Can you duplicate the data word for word, from its very first line through the line that contains "the lily pad at the point at 89,508 <", including both of those lines?

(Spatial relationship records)
%%

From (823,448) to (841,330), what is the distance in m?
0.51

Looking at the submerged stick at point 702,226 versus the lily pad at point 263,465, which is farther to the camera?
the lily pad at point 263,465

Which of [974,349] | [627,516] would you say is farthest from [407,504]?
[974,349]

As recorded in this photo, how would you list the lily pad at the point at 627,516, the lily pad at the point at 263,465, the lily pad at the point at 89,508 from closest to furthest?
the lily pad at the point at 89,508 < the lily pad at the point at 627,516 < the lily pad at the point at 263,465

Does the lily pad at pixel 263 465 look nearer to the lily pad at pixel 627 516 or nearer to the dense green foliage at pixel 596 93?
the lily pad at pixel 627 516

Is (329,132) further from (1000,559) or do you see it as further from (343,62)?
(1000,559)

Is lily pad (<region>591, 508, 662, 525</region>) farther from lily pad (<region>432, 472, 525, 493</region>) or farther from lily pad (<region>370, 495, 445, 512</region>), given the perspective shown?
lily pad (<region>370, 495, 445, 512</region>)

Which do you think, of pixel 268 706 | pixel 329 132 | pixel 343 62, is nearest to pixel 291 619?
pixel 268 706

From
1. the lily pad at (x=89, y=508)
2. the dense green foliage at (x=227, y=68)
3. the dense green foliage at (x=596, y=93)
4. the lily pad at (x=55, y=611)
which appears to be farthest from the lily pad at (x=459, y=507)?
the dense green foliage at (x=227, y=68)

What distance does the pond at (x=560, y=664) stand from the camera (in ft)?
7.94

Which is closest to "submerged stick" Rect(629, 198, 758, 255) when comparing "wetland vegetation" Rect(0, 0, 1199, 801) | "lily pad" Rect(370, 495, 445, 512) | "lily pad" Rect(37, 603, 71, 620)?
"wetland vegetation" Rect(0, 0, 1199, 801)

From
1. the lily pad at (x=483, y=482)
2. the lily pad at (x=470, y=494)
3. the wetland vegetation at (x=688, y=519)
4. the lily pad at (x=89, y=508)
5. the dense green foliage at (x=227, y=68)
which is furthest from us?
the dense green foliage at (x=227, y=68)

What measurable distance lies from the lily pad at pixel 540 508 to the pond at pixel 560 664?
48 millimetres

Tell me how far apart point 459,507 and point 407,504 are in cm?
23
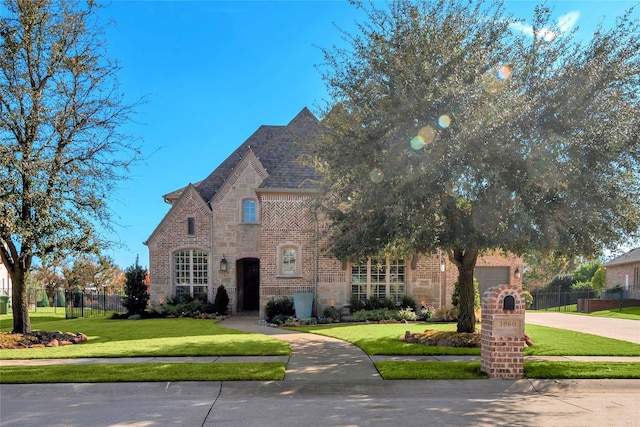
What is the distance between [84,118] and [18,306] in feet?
19.0

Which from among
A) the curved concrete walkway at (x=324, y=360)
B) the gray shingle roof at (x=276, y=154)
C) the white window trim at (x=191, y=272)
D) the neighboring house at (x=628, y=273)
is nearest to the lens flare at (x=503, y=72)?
the curved concrete walkway at (x=324, y=360)

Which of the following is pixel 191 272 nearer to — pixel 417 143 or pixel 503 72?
pixel 417 143

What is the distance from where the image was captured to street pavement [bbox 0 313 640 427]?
6.06 metres

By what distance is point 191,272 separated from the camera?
23.4m

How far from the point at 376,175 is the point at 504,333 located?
3959 millimetres

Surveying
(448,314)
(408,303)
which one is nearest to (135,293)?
(408,303)

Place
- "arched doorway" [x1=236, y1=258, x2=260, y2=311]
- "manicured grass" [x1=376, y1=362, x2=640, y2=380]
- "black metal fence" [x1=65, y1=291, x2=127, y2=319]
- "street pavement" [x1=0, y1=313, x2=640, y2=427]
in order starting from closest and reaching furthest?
"street pavement" [x1=0, y1=313, x2=640, y2=427], "manicured grass" [x1=376, y1=362, x2=640, y2=380], "arched doorway" [x1=236, y1=258, x2=260, y2=311], "black metal fence" [x1=65, y1=291, x2=127, y2=319]

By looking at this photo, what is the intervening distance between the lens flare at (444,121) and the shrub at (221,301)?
15.5m

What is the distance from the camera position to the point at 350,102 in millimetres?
10664

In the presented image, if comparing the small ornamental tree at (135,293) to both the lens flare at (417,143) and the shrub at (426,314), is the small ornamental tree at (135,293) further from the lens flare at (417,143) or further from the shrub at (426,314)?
the lens flare at (417,143)

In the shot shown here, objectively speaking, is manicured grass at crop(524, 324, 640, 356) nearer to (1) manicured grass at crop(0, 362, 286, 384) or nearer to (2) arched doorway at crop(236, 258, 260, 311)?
(1) manicured grass at crop(0, 362, 286, 384)

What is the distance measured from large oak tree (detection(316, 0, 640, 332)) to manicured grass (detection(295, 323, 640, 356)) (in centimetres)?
239

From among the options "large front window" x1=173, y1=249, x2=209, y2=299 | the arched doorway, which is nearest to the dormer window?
the arched doorway

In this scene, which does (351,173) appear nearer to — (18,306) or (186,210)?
(18,306)
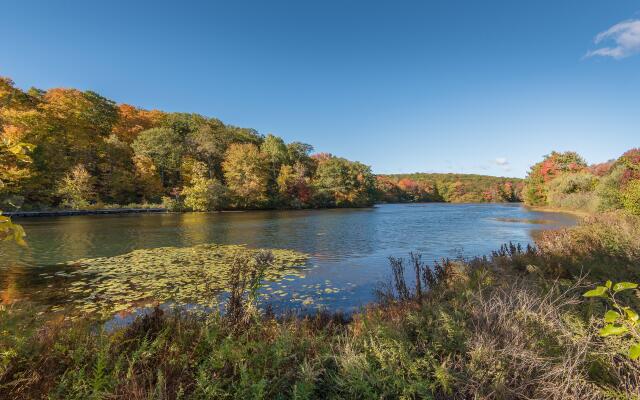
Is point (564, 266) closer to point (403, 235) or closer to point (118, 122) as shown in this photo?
point (403, 235)

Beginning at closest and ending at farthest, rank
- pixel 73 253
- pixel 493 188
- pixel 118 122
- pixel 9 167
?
pixel 73 253 → pixel 9 167 → pixel 118 122 → pixel 493 188

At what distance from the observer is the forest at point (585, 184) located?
851 inches

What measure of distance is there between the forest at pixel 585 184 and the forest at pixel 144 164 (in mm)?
31539

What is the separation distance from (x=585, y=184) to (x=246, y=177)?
46272 mm

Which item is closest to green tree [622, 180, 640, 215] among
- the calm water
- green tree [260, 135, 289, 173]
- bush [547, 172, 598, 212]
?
the calm water

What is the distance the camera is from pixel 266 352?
350cm

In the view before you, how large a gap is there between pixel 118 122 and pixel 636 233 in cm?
6783

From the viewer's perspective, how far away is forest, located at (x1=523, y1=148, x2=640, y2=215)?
21.6 m

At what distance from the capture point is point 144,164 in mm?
46094

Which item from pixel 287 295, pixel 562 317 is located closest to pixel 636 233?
pixel 562 317

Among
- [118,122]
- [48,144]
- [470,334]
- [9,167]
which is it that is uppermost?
[118,122]

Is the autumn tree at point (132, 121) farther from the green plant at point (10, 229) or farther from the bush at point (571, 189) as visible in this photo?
the bush at point (571, 189)

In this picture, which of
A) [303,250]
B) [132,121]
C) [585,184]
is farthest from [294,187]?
[303,250]

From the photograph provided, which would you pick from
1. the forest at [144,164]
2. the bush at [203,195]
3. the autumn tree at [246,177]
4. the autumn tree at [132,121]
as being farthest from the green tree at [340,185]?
the autumn tree at [132,121]
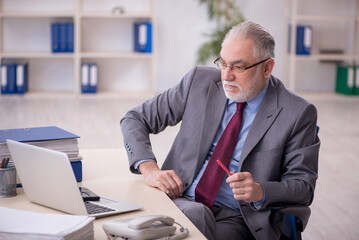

%%

**TASK RESULT**
From (823,448) to (841,330), what is the distance in m?
0.51

Looking at the submerged stick at point 702,226 versus the lily pad at point 263,465, which is farther to the camera?
the lily pad at point 263,465

Which of [974,349] | [627,516] would you say is farthest from [407,504]?
[974,349]

As recorded in this photo, how would you list the lily pad at the point at 627,516, the lily pad at the point at 263,465, the lily pad at the point at 89,508 from closest to furthest?
the lily pad at the point at 89,508 < the lily pad at the point at 627,516 < the lily pad at the point at 263,465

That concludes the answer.